Dérik virou a mão de um lado para o outro, as garras cortando a carne do ventre do inimigo. O sangue quente e pegajoso escorria pelo antebraço até o cotovelo. O corpo caiu para trás, sem vida.
Vendo que o líder estava morto, os sobreviventes dos Lobos sem clã, que ainda podiam correr, fugiram deixando os feridos para trás.
Esse era o terceiro ataque de lobos sem clã contra o clã dos Lobos Negros em um mesmo ciclo lunar (um mês). Bandos de perdidos se uniam na tentativa de derrubar o Alfa e tomar o território.
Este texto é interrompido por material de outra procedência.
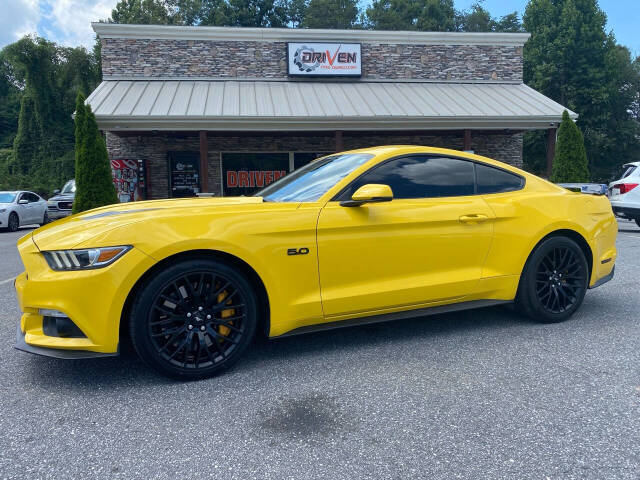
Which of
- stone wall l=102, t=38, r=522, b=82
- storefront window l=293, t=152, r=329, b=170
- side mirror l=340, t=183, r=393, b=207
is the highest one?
stone wall l=102, t=38, r=522, b=82

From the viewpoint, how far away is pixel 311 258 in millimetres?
3043

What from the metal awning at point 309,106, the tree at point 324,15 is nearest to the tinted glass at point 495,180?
the metal awning at point 309,106

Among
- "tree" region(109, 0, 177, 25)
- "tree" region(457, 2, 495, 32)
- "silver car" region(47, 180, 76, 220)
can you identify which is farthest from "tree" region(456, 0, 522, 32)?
"silver car" region(47, 180, 76, 220)

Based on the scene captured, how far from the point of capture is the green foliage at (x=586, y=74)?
106 ft

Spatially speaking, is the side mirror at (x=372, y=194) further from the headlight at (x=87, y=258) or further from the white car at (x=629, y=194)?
the white car at (x=629, y=194)

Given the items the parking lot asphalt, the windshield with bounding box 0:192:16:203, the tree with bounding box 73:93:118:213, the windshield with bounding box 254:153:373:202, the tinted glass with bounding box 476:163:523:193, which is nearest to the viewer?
the parking lot asphalt

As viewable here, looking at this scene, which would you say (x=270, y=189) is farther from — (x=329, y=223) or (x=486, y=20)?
(x=486, y=20)

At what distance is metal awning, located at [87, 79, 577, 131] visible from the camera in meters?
12.1

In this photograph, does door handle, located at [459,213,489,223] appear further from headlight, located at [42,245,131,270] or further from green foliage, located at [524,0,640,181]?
green foliage, located at [524,0,640,181]

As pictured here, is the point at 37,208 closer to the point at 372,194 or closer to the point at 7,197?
the point at 7,197

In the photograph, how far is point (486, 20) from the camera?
47781 millimetres

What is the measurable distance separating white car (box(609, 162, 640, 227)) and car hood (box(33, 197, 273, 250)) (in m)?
11.2

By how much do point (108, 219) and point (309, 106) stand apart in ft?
36.2

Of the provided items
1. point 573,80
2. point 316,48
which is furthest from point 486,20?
point 316,48
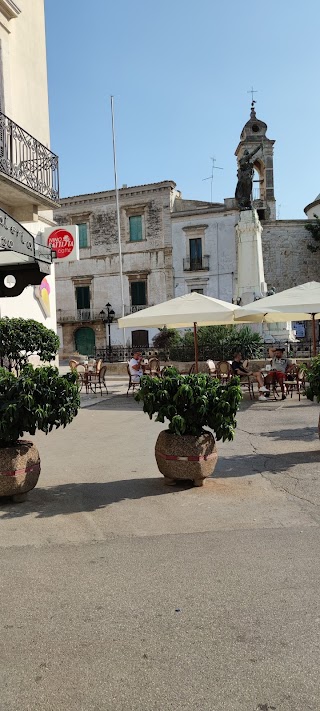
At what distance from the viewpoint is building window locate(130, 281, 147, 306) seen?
40.7m

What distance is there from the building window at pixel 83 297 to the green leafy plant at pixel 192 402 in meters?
37.4

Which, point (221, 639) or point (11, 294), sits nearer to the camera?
point (221, 639)

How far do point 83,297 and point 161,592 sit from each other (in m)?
40.2

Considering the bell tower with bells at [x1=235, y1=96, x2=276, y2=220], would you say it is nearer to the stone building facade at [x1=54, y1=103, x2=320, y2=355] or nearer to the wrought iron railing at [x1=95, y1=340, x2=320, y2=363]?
the stone building facade at [x1=54, y1=103, x2=320, y2=355]

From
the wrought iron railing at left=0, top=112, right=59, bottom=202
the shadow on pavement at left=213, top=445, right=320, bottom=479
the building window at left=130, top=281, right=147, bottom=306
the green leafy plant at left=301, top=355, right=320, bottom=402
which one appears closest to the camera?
the shadow on pavement at left=213, top=445, right=320, bottom=479

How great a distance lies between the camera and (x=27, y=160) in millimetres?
11062

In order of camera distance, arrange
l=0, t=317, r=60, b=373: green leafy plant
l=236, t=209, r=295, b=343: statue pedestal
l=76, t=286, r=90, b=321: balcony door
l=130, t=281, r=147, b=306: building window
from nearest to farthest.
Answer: l=0, t=317, r=60, b=373: green leafy plant
l=236, t=209, r=295, b=343: statue pedestal
l=130, t=281, r=147, b=306: building window
l=76, t=286, r=90, b=321: balcony door

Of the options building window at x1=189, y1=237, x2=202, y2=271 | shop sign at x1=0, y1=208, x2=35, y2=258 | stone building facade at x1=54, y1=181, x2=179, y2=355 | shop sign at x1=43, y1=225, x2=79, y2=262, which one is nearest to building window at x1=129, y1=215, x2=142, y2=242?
stone building facade at x1=54, y1=181, x2=179, y2=355

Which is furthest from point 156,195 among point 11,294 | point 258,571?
point 258,571

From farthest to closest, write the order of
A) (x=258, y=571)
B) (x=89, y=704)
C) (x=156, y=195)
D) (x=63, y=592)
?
(x=156, y=195) < (x=258, y=571) < (x=63, y=592) < (x=89, y=704)

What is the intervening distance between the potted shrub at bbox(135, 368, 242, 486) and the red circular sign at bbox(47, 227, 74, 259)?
27.4 feet

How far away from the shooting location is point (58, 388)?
5.22 meters

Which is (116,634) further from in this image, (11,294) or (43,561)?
(11,294)

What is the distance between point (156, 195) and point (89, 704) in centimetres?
4035
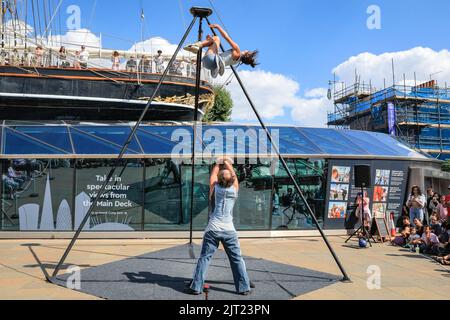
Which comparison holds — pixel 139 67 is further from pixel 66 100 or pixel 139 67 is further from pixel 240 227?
pixel 240 227

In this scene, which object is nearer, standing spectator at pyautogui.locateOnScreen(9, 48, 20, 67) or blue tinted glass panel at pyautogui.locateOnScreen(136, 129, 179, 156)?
blue tinted glass panel at pyautogui.locateOnScreen(136, 129, 179, 156)

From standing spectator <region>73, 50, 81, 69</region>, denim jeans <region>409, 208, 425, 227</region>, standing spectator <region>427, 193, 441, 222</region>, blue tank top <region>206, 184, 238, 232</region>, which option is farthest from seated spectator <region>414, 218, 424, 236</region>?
standing spectator <region>73, 50, 81, 69</region>

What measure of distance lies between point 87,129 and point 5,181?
2834 mm

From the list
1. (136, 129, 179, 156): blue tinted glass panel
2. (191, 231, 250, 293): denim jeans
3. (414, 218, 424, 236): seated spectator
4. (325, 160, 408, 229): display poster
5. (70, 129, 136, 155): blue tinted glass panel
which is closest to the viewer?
(191, 231, 250, 293): denim jeans

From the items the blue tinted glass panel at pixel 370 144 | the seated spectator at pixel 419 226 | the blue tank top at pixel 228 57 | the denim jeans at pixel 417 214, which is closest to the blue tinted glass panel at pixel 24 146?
the blue tank top at pixel 228 57

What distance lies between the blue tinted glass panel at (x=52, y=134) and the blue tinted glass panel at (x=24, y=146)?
213 mm

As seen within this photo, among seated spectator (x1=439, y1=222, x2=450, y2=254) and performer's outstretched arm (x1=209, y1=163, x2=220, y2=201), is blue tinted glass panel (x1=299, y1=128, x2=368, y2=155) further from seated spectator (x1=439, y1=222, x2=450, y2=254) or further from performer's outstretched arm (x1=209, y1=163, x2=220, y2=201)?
performer's outstretched arm (x1=209, y1=163, x2=220, y2=201)

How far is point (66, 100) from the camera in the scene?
1698cm

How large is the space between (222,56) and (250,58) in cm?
47

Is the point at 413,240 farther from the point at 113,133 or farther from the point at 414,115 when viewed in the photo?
the point at 414,115

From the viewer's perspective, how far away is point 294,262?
8.31m

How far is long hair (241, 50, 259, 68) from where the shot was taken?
641 cm

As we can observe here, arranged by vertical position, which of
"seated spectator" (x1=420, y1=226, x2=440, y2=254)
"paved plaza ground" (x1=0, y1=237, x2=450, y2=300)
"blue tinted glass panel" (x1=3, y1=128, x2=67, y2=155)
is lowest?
"paved plaza ground" (x1=0, y1=237, x2=450, y2=300)
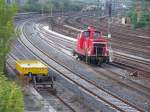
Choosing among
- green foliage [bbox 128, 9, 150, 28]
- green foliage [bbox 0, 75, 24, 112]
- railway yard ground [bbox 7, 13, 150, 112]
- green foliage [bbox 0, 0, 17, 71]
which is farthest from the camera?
green foliage [bbox 128, 9, 150, 28]

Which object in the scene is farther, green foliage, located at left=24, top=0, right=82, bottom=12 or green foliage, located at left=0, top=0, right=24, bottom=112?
green foliage, located at left=24, top=0, right=82, bottom=12

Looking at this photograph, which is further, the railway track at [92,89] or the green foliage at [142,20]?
the green foliage at [142,20]

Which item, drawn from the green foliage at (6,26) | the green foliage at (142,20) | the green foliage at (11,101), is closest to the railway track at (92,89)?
the green foliage at (6,26)

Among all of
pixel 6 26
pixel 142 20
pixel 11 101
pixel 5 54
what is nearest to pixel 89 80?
pixel 6 26

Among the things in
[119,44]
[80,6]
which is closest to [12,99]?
[119,44]

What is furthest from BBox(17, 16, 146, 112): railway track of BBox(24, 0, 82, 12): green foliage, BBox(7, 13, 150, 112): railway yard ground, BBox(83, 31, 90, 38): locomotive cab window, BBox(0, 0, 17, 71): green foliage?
BBox(24, 0, 82, 12): green foliage

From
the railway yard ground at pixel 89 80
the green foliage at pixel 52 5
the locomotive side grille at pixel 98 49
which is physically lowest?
the green foliage at pixel 52 5

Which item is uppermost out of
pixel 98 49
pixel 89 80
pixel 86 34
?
pixel 86 34

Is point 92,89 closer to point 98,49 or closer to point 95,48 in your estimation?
point 95,48

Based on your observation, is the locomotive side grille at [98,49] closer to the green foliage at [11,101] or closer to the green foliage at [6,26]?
the green foliage at [6,26]

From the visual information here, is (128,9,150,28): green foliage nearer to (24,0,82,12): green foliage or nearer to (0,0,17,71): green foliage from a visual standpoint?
(24,0,82,12): green foliage

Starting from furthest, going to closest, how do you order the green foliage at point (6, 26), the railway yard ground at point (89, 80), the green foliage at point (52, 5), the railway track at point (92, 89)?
the green foliage at point (52, 5)
the green foliage at point (6, 26)
the railway yard ground at point (89, 80)
the railway track at point (92, 89)

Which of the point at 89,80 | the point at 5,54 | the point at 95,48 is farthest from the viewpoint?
the point at 95,48

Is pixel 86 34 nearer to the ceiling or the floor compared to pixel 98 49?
nearer to the ceiling
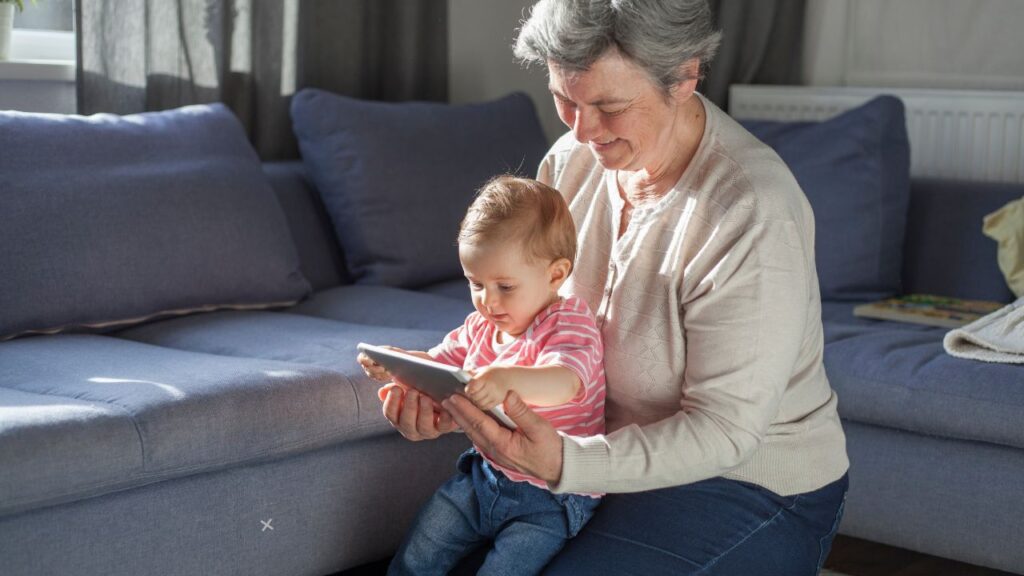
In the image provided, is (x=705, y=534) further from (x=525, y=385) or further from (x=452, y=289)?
(x=452, y=289)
Há cinco anos, o boato de que Alfa Dérik não possuia mais a terceira forma se espalhou rapidamente, logo após a nomeação da Luna do clã.
— Vencemos, Alfa! — Beta Eli se aproximou, o corpo tão sujo de sangue quanto o do Alfa.
— Quantos perdemos dessa vez? — Perguntou Dérik com o olhar distante.
Eli abaixou a cabeça. Pensar nos irmãos mortos em batalha pesava em seu peito.
— Alfa, três machos foram mortos e Adanir foi gravemente ferido.
Dérik passou a mão pelo rosto, contrariado.
— Onde ele está?
— Foi levado para tratamento com o velho Agar, está desacordado.
Dérik sentia a sua alma cada vez mais obscura. Não havia esperança para o futuro de seu clã. Ele era um Alfa sem alma gêmea, sua terceira forma desapareceu tão logo ele nomeou uma fêmea do harém como Luna, há cinco anos.
Em uma medida desesperada, ao receber a visita de uma Luna de nascimento e seu companheiro, ele deixou o desespero falar mais alto e tentou burlar o destino. Drogou o casal para que copulassem em seu território na esperança de que assim as fêmeas conseguissem gerar filhotes, porém, tão logo o casal deixou o território, abortos se seguiram e a sombra da morte não mais deixou o clã.
Apenas um filhote vingou, um herdeiro para um clã às portas da extinção.
A Luna entronada por ele não tinha o poder de uma verdadeira Luna, e sua fera se recolheu ao vazio, abandonando-o desde então.
Os boatos eram verdadeiros, ele não mais atingia a temida terceira forma. Como um Alfa dedicado, defendia o seu clã com todas as forças, mas não havia esperança para o seu povo.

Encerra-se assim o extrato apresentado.